Lu pointed to one of the company’s closed beta partners, Variable Labs, which is working with AAUW (American Association of University Women) to develop a virtual reality application to help train people on salary negotiation. How real the user feels in the simulation impacts the training effectiveness, and streaming also becomes necessary with more and more training videos being added to the app.

“Another beta partner, Cloudwave, is building a travel-related app that includes VR videos to help generate travel leads,” Lu said. “How appealing the 360-degree destination videos are can highly impact the consumer’s purchasing decision. Similar situations happen to many other business sectors such as healthcare, education, real estate, shopping, etc.”

Lu referenced another unnamed closed beta company, which previously had a 300MB app that required users to download the videos to watch. This severely impacted their user acquisition effectiveness. With Visbit’s streaming service in place, their app size was reduced to that of a typical mobile app. Lu hopes to see this change impact the company’s user acquisition once the updated app is released to the market.
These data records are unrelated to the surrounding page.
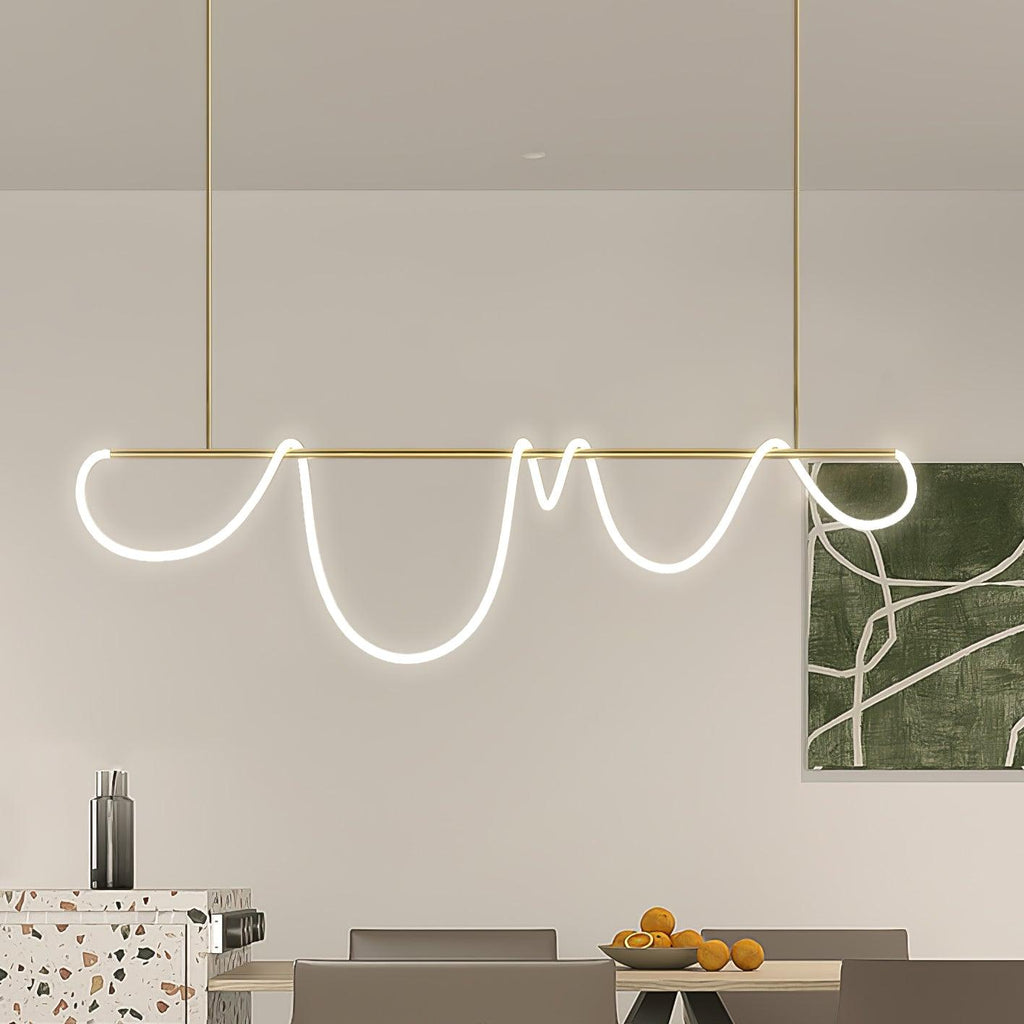 flexible-linear-curve-chandelier-anzaz-Gold & White-2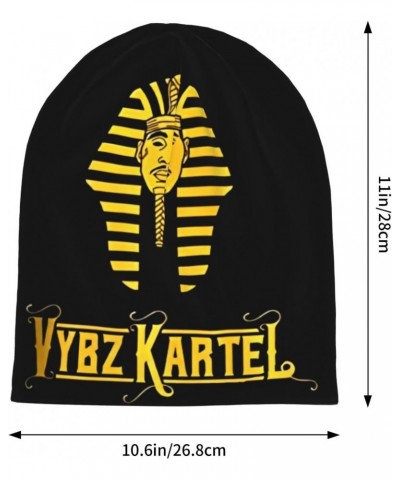 Vybz Artist Kartel Knit Hat Beanie Cap Fashion Knitted Hat for Men and Women Black $9.68 Skullies & Beanies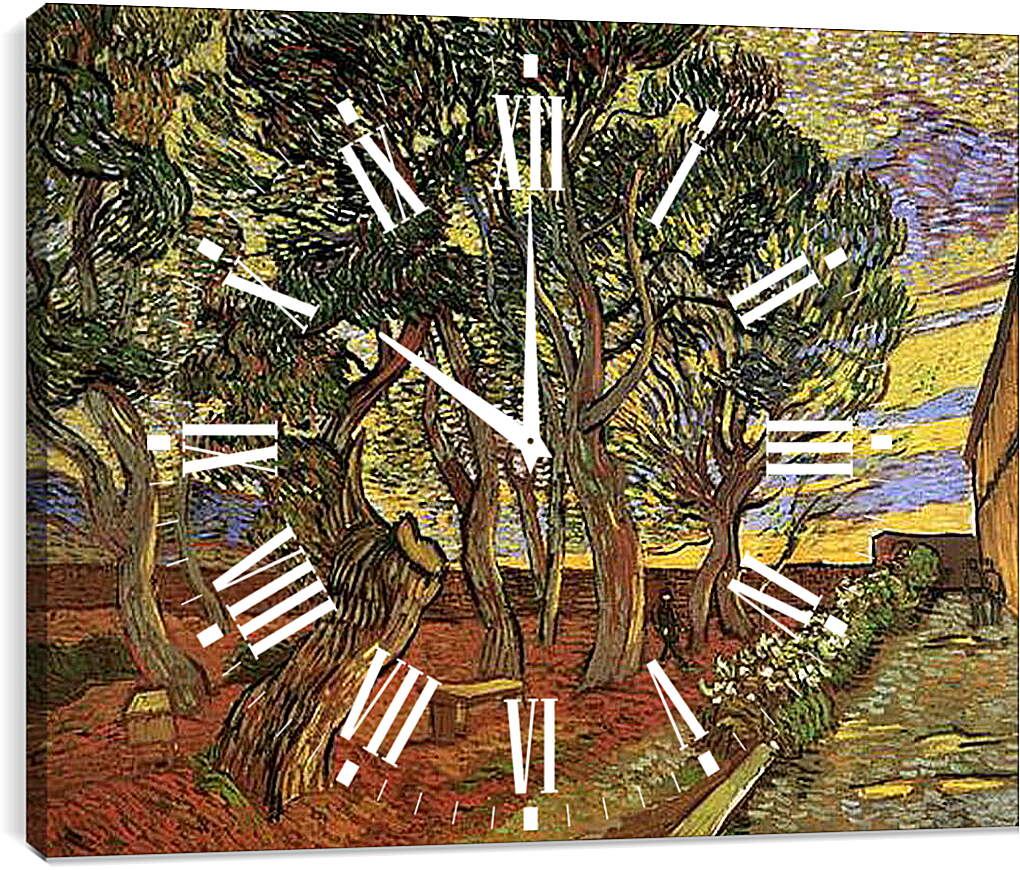Часы картина - The Garden of Saint-Paul Hospital 5. Винсент Ван Гог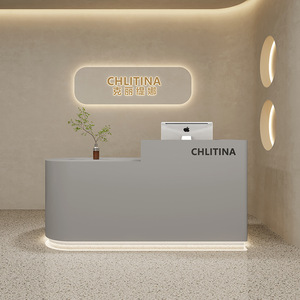 Mostrador de Recepción Personalizado para Salón de Belleza, Versátil Mostrador Frontal para Peluquería en Venta para la Industria de Uñas y Belleza - Product Image 4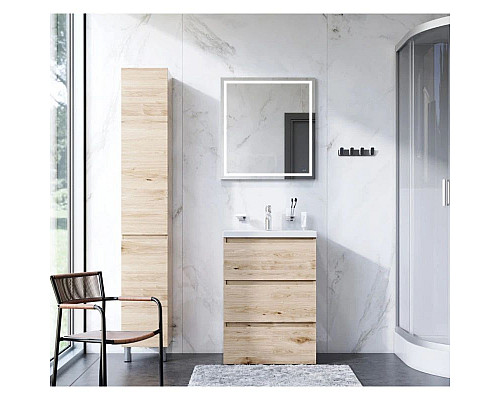 Купить Комплект мебели светлый дуб 65 см Am.Pm Gem M91FSX0602OF + M90WCC0602WG + M91AMOX0651WG в магазине сантехники Santeh-Crystal.ru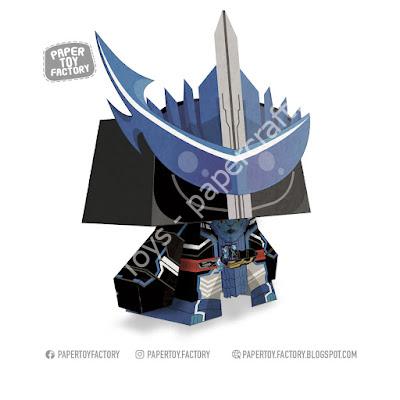 Mô hình giấy Kamen Rider Blades Papercraft - đồ chơi giấy thủ công PaperCraft VN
That’s the type of difference Zhou believes consumers will experience next year when this platform launches. Currently, great VR content has to go through a long pipeline before it arrives in a consumer’s hand.

“It’s a barrel effect in the fact that the final user experience is determined by the worst part in the VR pipeline, which we see as the data transmission part,” Zhou said. “The launch of our service will greatly improve the 360 VR video watching experience for consumers. With higher resolution, less buffering and smoother rendering, you will finally be able to enjoy a sports game or a concert in VR and feel really present.”

Visbit’s technology is designed to be device-agnostic. Zhou said porting the solution from mobile to desktop VR, console VR or standalone VR shouldn’t be hard. The company has already solved the issues for the most challenging platform, mobile, which has limited computation power and battery.

“At the end of the day, we would like to make our service across all major platforms, no matter if it is owned by Facebook, Google, Valve or Apple, and also across all devices whether they are mobile, standalone, desktop or console,” Zhou said. “We believe this will offer great values to the industry: Publishers won’t have to keep different copies on the cloud; and consumers can enjoy the same great experience no matter where they go.”